Reading passage:
------------

Perfectionism
The Cult of the Imperfect
The goal of perfection is harmful to human flourishing
Posted November 29, 2014
Robert Alexander Watson-Watt, a pioneer in the development of radar, was instrumental in creating a system to detect airplanes that many say contributed to the Royal Air Force’s 1940 victory at the Battle of Britain.
Explaining the decision to employ the far-from-perfect radar to protect the British shores, Watson-Watt said, “Always strive to give the military the third best because the best is impossible and second best is always too late.” This attitude of being good enough, not perfect, has been dubbed ‘the cult of the imperfect.’
Voltaire summed the attitude nearly two hundred years earlier when he wrote, “The best is the enemy of the good.”
One reason the goal of perfection is counter-productive is that the effort needed to try to reach it is so consuming that if you do reach the goal—a big if—, that which was sought has come too late to be useful. Britain needed radar detection in place by the summer of 1940. Third best would have to do. If they had waited to employ the best system possible, they may well have been run over by the Nazis.

------------

Task item: For each statement about the passage on perfectionism, answer yes or no to say whether it agrees with the passage, and quote the passage's deciding words: (a) Watson-Watt advised giving the military the best system available. (b) Voltaire expressed the same attitude nearly two hundred years before Watson-Watt. (c) Britain needed radar detection in place by the summer of 1940. The data that come next have no part in this exercise.

Extracted data:
------------

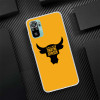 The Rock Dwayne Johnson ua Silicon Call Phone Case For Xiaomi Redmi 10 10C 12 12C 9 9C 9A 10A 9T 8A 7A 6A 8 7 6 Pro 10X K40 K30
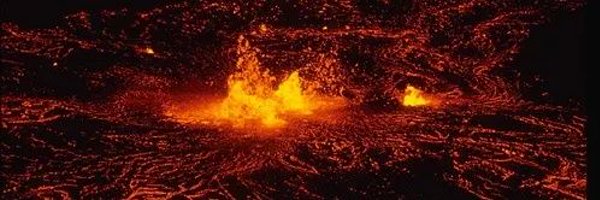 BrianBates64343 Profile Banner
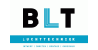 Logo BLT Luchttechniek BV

------------

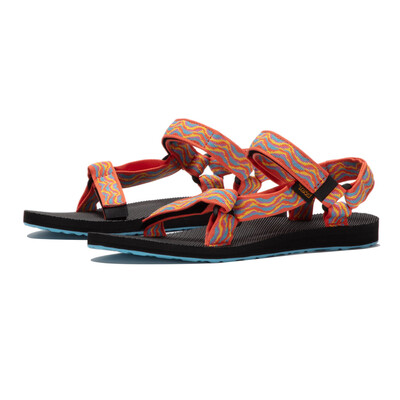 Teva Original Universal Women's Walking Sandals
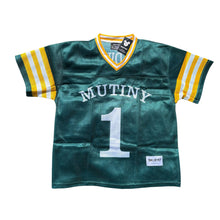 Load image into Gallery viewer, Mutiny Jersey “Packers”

------------

Exercise result:
(a) No: "Always strive to give the military the third best because the best is impossible and second best is always too late."
(b) Yes: "Voltaire summed the attitude nearly two hundred years earlier"
(c) Yes: "Britain needed radar detection in place by the summer of 1940."